Осень 1952 года. Громадный зал Ленинградского манежа, где проводились армейские соревнования по боксу, был переполнен. Зрители с интересом взирали на кулачные поединки. В зале было шумно. Возбуждал древний инстинкт смотреть на единоборства здоровых мужиков со стороны, не подвергая себя опасности, реагируя только аплодисментами и свистом. На ринге Борис, черноволосый невысокий кареглазый крепыш, никак не мог приспособиться к своему противнику – москвичу. Боксёр был спортсменом рослым, худым. Он длинными руками точно попадал в лицо Новикова, а тот никак не мог защититься. Прозвучал гонг – закончился первый раунд. В своём углу ринга, вытирая полотенцем окровавленное лицо подопечного, Коган назидательно втолковывал бойцу:
– Боря, иди смелей вперёд, навяжи свой, слышишь, свой ближний бой! Ты в нём силён, работай боковыми по печени, по голове!
Во втором раунде удары Новикова достигли цели, а в третьем – противник был сломлен. И арбитр на ринге поднял вверх руку Бориса.
По-разному складывались судьбы моих друзей-спортсменов. После войны, в 1945 году, пятнадцатилетним парнишкой Борис впервые переступил порог спортивного зала. Он хотел заниматься боксом и обратился к тренеру Романенко.
– Леонид Викторович, можно мне записаться к вам в группу?
– А почему ты хочешь заниматься боксом?
– Бывают разные ситуации, хочу научиться драться, меня иногда жидом обзывают, надо уметь давать в морду.
– Борис, бокс – это не драка, но я тебя хорошо понимаю. Так что приходи, будем заниматься, – и тренер внимательнее посмотрел на Бориса.

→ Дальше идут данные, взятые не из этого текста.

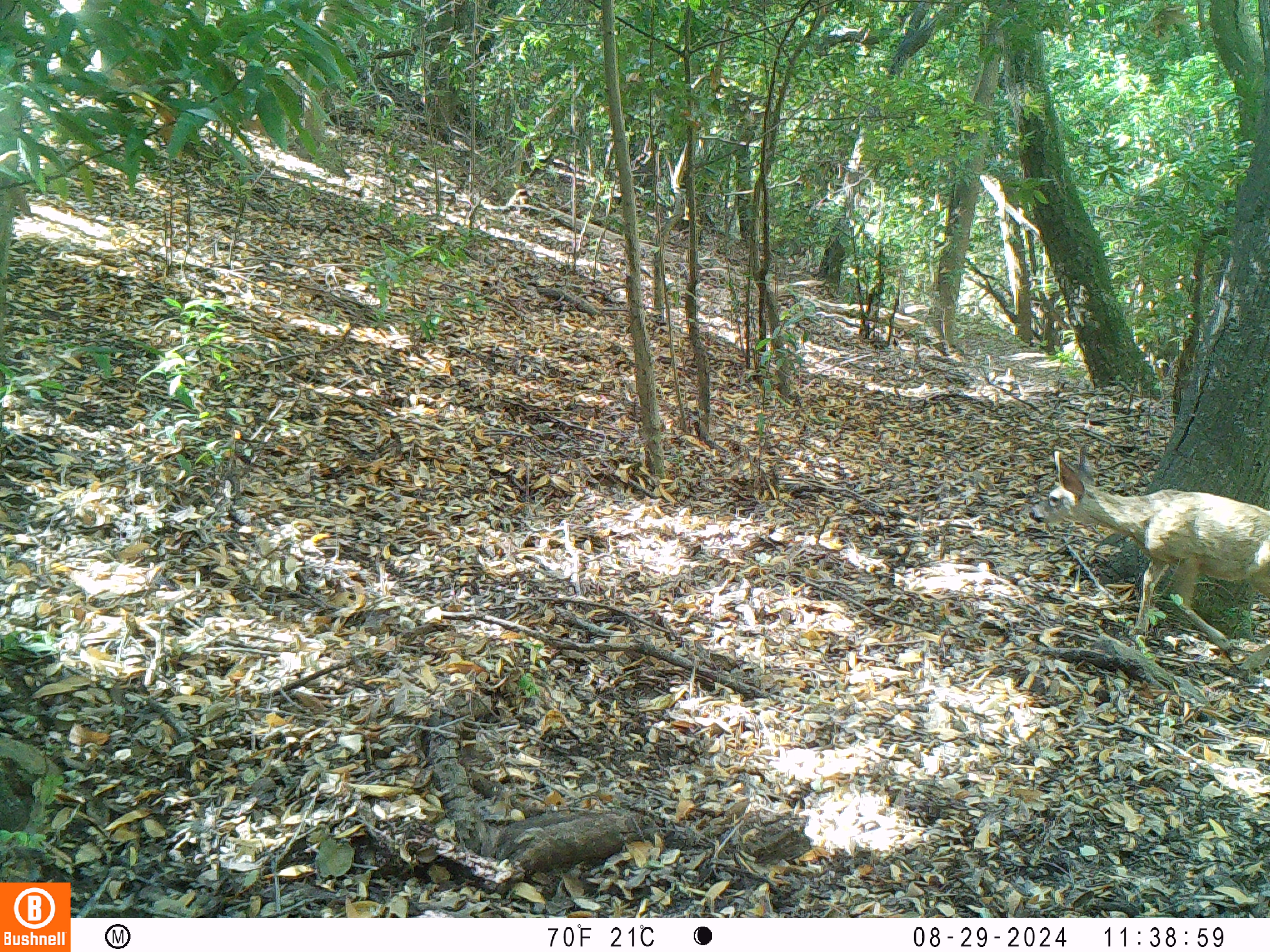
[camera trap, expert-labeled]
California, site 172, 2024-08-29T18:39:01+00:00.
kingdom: Animalia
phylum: Chordata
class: Mammalia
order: Artiodactyla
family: Cervidae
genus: Odocoileus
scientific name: Odocoileus hemionus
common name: mule deer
Mule deer (Odocoileus hemionus).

Перед ним стоял худой, невысокий парень с добрыми карими глазами. Особых физических данных в нём тренер не увидел, но слова парня задели за живое. Ему, солдату, прошедшему войну, видевшему могильники тысяч замученных евреев, переживания юноши были близки.
Он носил в сердце незаживающую боль по расстрелянным в минской «Яме» матери и маленькой сестричке.
– Да, Боря, надо давать сдачи!
Только много позже оценил тренер главное бойцовское качество ученика – необузданную смелость. На ринге в каждом противнике Борис представлял себе, что перед ним обидчик, и бился до победы, лез в ближний бой.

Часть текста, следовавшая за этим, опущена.